- INPUT FOR THIS TASK -
********************
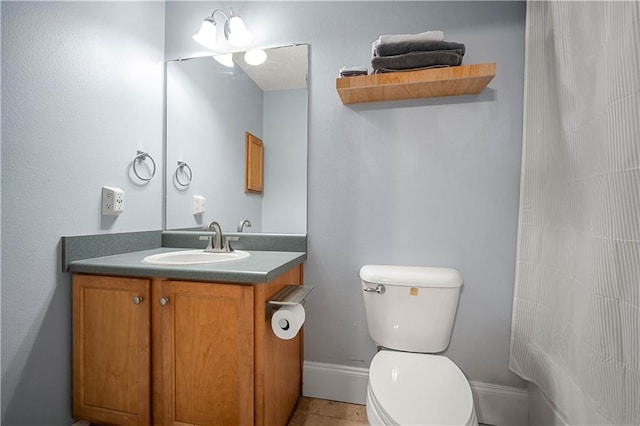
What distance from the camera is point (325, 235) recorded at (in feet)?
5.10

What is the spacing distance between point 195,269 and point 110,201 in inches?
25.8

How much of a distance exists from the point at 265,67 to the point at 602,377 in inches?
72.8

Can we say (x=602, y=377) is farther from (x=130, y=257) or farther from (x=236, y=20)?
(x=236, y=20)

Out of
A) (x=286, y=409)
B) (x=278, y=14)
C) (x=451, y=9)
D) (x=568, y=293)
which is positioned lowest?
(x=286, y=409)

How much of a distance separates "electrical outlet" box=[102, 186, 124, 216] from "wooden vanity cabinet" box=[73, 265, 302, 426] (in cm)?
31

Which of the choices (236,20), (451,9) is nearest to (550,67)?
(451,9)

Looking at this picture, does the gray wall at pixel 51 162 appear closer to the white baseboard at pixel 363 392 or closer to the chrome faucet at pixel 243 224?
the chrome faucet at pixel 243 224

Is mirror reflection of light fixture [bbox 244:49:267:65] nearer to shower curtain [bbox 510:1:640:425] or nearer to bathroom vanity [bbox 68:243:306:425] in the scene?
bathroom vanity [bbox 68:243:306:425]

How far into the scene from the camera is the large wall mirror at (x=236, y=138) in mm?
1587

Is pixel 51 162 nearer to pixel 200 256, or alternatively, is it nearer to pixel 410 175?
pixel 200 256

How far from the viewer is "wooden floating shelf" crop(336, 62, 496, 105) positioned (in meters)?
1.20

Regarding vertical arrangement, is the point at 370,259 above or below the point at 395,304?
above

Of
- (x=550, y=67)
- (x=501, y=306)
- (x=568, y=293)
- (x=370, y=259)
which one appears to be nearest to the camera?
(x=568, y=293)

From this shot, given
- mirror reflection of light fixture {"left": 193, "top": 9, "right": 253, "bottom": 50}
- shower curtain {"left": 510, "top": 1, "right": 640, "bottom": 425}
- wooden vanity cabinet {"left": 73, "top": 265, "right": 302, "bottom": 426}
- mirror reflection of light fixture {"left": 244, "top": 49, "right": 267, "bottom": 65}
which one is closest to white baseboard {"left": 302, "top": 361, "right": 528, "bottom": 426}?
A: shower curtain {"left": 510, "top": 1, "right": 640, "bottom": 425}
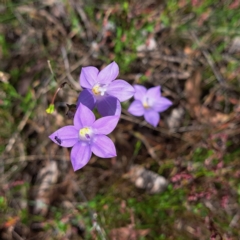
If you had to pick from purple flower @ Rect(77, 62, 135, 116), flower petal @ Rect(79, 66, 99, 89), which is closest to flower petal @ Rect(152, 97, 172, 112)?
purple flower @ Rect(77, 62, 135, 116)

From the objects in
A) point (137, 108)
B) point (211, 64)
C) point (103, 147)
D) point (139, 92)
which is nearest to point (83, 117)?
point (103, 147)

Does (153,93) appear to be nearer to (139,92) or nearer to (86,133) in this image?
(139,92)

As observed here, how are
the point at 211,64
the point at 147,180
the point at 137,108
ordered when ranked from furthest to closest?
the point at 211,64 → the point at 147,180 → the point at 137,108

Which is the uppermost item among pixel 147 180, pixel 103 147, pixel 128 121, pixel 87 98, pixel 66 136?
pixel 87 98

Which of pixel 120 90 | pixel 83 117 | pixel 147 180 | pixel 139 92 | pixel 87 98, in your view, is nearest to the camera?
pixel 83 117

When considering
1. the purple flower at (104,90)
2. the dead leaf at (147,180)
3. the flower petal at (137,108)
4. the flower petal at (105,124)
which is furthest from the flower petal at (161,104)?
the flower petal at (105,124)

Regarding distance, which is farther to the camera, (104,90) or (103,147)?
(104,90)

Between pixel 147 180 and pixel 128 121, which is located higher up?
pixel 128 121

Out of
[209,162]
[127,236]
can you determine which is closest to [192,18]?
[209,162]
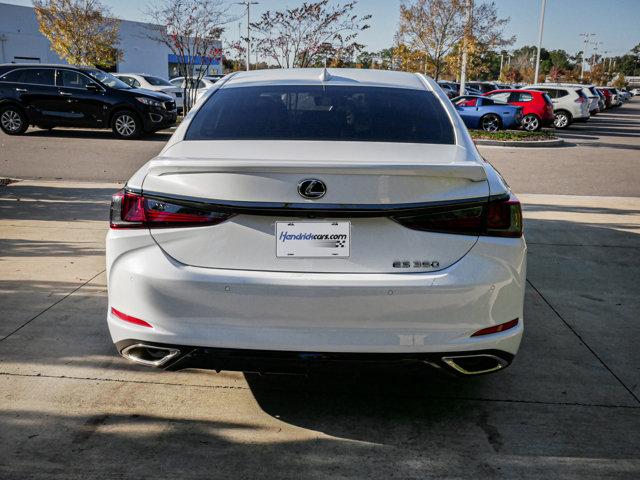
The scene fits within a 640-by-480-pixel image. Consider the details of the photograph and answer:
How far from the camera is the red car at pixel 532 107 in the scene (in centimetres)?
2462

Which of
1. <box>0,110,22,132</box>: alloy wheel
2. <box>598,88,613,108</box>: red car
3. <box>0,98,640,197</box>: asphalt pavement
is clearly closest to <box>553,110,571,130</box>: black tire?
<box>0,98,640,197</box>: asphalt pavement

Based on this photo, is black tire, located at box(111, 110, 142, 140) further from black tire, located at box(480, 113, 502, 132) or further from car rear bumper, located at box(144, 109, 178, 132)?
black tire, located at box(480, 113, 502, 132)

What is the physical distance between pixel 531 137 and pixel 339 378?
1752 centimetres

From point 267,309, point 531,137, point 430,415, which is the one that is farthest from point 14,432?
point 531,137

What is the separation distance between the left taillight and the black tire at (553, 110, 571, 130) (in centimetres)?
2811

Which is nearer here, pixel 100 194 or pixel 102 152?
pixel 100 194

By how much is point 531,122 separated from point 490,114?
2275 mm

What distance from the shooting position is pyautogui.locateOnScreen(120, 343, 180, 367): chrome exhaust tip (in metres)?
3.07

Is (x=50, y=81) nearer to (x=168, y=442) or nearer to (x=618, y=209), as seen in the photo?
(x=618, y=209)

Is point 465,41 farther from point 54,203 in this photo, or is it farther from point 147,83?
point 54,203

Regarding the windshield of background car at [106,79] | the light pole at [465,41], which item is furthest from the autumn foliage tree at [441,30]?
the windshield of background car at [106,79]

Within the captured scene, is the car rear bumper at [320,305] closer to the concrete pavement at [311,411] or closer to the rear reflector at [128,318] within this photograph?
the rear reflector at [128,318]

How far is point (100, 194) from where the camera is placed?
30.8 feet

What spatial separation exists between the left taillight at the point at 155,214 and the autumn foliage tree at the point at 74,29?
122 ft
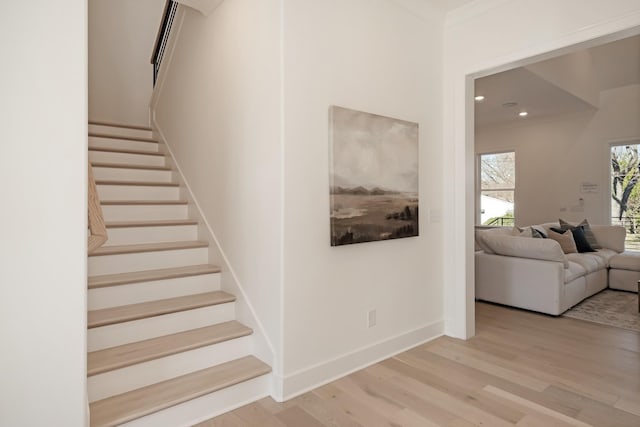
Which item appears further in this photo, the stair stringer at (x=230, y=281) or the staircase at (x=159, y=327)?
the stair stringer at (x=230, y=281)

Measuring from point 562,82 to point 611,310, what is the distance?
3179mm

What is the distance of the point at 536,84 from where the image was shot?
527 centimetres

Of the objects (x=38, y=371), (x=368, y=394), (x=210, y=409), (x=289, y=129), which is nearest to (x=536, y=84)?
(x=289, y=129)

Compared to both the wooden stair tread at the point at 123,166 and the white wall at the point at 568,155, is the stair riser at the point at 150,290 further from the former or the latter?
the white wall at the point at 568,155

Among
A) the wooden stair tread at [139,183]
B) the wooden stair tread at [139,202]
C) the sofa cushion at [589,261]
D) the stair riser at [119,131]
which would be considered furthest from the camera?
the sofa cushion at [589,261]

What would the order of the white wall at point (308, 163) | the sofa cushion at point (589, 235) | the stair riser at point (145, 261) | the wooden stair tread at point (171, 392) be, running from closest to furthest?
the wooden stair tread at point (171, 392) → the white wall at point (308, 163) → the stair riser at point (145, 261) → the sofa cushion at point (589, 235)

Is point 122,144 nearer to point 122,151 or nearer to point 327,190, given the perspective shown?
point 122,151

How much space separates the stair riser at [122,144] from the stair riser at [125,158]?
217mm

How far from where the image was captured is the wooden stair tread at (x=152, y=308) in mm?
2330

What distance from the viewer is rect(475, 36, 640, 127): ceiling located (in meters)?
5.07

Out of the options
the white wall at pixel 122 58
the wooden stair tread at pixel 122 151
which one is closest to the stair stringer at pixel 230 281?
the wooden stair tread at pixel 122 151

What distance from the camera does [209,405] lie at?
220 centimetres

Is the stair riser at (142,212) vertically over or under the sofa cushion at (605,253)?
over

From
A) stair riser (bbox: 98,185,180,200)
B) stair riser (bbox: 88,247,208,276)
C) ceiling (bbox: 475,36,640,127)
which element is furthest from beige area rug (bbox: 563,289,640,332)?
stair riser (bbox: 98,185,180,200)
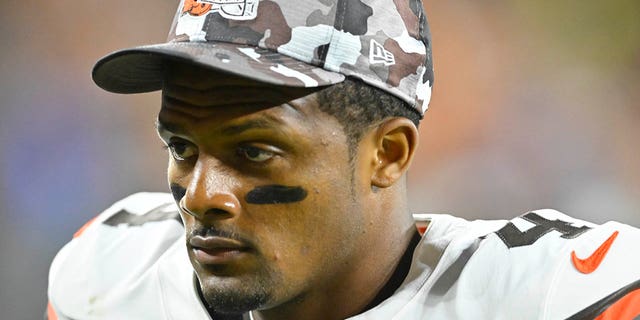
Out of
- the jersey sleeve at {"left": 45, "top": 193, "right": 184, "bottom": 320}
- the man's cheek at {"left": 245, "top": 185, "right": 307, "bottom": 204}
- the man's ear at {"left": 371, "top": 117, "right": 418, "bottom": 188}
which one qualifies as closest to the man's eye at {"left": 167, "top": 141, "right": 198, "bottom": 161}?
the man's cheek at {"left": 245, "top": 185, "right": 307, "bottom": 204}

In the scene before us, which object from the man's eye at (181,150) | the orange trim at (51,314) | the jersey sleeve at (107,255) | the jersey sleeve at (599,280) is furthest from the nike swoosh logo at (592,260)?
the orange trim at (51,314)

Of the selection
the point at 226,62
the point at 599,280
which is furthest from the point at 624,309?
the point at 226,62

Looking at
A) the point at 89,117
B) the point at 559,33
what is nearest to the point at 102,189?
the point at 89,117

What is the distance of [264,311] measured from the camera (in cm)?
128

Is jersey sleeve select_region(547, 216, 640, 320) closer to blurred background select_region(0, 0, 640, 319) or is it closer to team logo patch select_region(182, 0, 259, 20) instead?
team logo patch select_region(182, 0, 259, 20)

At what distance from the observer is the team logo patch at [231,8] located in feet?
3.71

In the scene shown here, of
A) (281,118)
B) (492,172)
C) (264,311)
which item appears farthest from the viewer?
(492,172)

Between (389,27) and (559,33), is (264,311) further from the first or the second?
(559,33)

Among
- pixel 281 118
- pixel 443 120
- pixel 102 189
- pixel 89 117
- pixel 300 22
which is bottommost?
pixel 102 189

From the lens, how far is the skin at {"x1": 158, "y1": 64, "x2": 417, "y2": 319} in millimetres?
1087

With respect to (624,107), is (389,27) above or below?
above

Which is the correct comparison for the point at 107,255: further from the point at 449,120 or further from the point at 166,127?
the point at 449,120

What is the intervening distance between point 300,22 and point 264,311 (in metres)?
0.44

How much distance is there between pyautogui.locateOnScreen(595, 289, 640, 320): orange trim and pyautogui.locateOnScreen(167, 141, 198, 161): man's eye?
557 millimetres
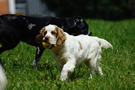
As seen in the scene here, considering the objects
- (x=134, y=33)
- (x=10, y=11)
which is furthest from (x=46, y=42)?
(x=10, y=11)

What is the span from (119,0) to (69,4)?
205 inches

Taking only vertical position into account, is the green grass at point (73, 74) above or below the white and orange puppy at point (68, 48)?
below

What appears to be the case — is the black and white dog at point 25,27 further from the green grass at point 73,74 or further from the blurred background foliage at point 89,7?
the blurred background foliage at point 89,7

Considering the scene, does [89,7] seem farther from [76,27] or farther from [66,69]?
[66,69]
********************
- TASK STATEMENT -
Swap "green grass" for "green lawn" in the items starting at the line that contains "How much distance" and ending at the end of the items, with everything else unchanged. Give those lines again without the pictures.

- SOLUTION TO THIS TASK -
How much distance is there between pyautogui.locateOnScreen(595, 289, 640, 320): orange trim and pyautogui.locateOnScreen(167, 141, 198, 161): man's eye?
557 millimetres
As seen in the scene here, considering the objects
- (x=134, y=33)
- (x=10, y=11)
which is furthest from (x=46, y=42)?
(x=10, y=11)

What is the span from (119,0) to (69,4)?
205 inches

Taking only vertical position into account, is the green lawn at point (73, 74) above or below the white and orange puppy at point (68, 48)?
below

What appears to be the case — is the black and white dog at point 25,27 further from the green lawn at point 73,74 or further from the blurred background foliage at point 89,7?
the blurred background foliage at point 89,7

Considering the scene, does [89,7] seem farther from [76,27] or farther from [66,69]?
[66,69]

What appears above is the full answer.